Rosetta #CometLanding Is 'Most Difficult In Space History'


The attempt to land the Philae space probe on a comet is "the most difficult landing in space history" experts have said.

The landing - which is currently in progress - is the culmination of a ten-year, six billion kilometer journey by the Rosetta space craft.

If successful it could lead to important new insights into what comets are made of, how they were created and what role - if any - they may have played in creating the oceans (and life) here on Earth.

But it is by no means a sure thing that the landing will even take place - even as the hours tick down to the supposed launch.

Dr Matthew Genge, senior lecturer in Earth and planetary science at Imperial College London, said: "If today's landing goes well, Rosetta will tell us if comets made our planet blue by providing the oceans.

"[But] This is the most difficult landing in space history, like landing a balloon in a city centre on a windy day with your eyes closed.

Genge said that the landing could prove to be a transformative moment in space history - but that its fate comes down to "the final few seconds".

"Did comets deliver the building blocks of living things and start life on Earth? We may soon know with the help of Rosetta," he said.

"Some scientists have spent 20 years working on this mission. The fate of all that work lies in the final few seconds of touch down."

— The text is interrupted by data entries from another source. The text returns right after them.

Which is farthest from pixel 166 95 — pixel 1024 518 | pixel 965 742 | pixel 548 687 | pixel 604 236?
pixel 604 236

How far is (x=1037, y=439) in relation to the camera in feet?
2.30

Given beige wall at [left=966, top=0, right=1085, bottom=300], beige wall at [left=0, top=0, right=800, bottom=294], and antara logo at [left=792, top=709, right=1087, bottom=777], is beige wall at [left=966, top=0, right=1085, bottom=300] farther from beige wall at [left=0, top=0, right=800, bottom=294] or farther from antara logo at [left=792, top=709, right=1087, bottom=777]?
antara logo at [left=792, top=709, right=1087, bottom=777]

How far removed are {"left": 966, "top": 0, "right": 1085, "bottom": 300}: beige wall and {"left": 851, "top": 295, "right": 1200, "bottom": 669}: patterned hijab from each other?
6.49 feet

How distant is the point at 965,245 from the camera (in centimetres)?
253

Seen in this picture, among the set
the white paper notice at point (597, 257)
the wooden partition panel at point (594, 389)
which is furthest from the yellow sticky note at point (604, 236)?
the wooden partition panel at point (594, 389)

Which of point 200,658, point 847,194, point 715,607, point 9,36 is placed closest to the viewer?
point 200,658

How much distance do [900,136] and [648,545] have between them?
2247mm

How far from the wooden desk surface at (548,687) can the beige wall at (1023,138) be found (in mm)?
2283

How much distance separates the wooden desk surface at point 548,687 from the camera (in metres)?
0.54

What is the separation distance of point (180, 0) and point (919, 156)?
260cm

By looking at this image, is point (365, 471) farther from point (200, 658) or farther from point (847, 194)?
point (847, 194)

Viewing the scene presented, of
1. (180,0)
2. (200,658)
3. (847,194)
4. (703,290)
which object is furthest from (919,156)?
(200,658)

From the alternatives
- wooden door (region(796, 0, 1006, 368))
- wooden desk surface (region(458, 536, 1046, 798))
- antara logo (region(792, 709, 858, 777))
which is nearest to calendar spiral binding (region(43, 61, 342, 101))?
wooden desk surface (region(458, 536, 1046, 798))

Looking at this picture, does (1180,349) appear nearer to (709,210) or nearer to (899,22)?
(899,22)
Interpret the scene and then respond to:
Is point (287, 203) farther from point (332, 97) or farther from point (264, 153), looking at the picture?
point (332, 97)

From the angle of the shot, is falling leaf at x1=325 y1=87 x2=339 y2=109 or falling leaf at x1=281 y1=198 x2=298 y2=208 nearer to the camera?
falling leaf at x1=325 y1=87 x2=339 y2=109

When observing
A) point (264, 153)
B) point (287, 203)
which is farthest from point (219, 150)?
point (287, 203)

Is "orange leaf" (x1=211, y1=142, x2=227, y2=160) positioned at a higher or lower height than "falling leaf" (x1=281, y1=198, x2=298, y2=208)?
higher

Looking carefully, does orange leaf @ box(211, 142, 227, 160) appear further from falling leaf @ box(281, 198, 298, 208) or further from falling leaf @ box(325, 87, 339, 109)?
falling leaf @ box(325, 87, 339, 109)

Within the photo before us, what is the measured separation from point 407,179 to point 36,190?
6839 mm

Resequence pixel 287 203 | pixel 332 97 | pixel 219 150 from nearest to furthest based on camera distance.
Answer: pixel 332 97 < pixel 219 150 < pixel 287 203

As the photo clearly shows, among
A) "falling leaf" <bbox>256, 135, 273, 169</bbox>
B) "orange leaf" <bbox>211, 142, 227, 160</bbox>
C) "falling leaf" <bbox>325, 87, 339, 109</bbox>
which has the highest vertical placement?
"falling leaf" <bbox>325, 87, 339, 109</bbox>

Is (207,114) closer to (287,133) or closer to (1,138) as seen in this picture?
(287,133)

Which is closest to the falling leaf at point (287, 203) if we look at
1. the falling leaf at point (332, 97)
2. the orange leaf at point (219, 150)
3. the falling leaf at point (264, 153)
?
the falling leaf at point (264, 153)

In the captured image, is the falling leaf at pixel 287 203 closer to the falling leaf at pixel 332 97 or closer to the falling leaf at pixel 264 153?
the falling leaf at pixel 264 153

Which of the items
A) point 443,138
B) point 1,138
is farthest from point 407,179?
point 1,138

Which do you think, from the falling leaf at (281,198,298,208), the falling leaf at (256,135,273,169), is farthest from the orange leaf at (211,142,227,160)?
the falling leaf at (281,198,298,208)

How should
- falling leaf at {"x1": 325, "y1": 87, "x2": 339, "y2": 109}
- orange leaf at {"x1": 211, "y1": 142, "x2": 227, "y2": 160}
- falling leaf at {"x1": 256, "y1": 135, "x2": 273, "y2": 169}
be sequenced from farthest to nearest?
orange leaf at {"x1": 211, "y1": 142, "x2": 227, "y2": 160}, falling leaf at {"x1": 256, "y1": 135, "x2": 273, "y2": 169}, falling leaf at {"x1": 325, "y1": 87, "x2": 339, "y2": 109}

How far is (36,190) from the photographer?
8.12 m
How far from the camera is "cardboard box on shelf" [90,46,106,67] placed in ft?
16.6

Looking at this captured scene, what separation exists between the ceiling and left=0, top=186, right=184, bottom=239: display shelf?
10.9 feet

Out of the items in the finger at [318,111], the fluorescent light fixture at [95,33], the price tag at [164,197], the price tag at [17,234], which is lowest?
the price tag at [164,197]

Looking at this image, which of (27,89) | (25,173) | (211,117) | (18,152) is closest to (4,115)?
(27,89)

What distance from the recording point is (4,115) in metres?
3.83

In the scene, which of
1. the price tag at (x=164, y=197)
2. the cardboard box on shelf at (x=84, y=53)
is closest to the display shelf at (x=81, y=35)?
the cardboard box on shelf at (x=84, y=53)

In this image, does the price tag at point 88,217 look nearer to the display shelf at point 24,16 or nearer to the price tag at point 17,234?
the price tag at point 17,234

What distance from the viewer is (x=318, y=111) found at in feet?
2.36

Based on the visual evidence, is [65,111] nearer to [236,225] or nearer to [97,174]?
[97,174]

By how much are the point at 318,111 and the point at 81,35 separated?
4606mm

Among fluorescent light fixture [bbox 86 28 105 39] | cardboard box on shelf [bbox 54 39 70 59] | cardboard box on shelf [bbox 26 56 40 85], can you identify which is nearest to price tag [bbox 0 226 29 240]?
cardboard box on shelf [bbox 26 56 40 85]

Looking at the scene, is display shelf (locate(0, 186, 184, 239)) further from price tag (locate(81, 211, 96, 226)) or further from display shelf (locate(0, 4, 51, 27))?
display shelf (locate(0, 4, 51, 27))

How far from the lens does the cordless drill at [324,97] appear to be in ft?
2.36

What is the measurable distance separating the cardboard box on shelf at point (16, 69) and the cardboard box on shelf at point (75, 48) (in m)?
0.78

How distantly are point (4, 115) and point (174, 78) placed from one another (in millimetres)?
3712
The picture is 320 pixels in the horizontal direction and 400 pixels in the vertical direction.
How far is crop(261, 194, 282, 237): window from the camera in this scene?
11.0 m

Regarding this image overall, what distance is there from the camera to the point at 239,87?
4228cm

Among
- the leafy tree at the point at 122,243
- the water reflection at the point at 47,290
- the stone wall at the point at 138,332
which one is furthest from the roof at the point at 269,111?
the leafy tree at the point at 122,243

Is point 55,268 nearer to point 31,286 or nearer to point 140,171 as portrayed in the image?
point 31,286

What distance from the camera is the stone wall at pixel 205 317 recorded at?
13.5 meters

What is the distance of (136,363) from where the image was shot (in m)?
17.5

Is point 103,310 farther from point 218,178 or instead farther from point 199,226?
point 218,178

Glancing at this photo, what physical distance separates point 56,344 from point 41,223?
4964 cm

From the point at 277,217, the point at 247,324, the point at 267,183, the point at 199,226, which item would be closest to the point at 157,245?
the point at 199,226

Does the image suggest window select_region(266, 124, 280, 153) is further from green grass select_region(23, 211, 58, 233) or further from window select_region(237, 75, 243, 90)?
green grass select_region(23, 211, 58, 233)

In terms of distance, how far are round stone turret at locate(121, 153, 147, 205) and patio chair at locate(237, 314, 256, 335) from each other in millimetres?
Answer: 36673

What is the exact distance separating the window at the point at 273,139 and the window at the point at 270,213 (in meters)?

The chosen landing site, named Agilka after an island in the Nile, was the least hazardous of five possible candidates. The whole of the comet is covered in deep pits, towering cliffs and peaks, craters and boulders - some the size of houses.

Philae is equipped with cameras, a suite of 10 instruments, and a drill that can bore out samples to a depth of 23cm.

One British-led instrument, Ptolemy, will be used to analyse the composition of samples in the craft's on-board laboratory.

The lander is designed to collect data for just two-and-a-half days, but Rosetta will remain with the comet as it flies past the Sun and heats up, approaching as close as 118 million miles.

Scientists hope the £1 billion mission will yield valuable information about the origin of the Solar System, the Earth, and possibly life.

Comets bombarded the Earth early in its history, helping to fill the seas with water and depositing complex organic chemicals which may have contributed to the birth of living things.